New York stands at a precipice. As bad as the state’s finances have been in recent years, they soon could become much worse.

Comptroller Thomas DiNapoli has warned that the state faces a 2009-10 deficit of at least $4 billion and a three-year budget gap of more than $27.5 billion.

“The state has to stop treating New Yorkers like ATMs,” he said when releasing those numbers.

Gov. David Paterson, who has echoed this theme, said in his State of the State address Wednesday that New York has “spent recklessly and without any long-term strategy.”

A new report by the Empire Center for Public Policy, released this week, sheds additional light on New York’s profligacy. It shows that annual state spending from all revenue sources excluding federal aid has jumped nearly 70 percent-or some $35 billion-over the past decade. If the state had merely budgeted at the per-capita average nationwide in 2008, it would have spent $32 billion less.

“New York has been outspending and out-taxing most of the country for many years-and has also experienced a mass exodus of taxpayers and slower than average economic growth,” the report states. “After living beyond its means for many years, the Empire State faces a day of reckoning.”

The report proposes more than two dozen specific steps to save roughly $30 billion over three years.

The biggest savings by far would fall in just a few areas-in particular, reforming and restructuring Medicaid and reducing and capping school aid. Combined, they would cut spending over the next three years by nearly $15 billion.

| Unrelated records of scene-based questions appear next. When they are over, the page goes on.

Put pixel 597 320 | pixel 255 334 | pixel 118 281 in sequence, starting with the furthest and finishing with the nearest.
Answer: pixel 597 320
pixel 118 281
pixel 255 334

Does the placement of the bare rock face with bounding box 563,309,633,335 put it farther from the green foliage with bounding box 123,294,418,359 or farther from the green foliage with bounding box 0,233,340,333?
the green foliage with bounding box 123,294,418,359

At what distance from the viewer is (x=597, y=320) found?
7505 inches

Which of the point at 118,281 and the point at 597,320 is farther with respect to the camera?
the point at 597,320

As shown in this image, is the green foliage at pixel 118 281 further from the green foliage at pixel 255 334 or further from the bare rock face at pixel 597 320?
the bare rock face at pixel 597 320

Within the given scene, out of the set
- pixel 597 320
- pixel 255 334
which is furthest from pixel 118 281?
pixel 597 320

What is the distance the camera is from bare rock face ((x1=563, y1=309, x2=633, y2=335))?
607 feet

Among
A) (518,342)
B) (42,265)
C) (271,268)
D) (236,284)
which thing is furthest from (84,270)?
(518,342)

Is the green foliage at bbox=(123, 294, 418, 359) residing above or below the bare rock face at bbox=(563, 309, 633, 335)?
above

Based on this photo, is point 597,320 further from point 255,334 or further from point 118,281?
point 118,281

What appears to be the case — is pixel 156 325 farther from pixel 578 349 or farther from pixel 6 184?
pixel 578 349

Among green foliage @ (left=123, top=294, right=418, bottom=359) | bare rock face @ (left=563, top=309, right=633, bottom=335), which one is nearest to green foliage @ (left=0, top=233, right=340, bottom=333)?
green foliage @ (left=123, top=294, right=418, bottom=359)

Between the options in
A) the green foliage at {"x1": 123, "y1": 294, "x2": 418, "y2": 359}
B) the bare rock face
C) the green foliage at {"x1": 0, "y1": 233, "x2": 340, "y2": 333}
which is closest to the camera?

And a three-year wage freeze for all state and local public-sector workers-including school employees-would save more than $5 billion over that period.

Any effort to achieve significant cost savings will meet stiff resistance from those who benefit greatly from the status quo. But unless spending is reined in, New York’s future looks bleak.

In 2010, the governor’s office and all state legislative seats are up for grabs, making this a decisive year. It is time for voters to demand action and accountability–and mean it.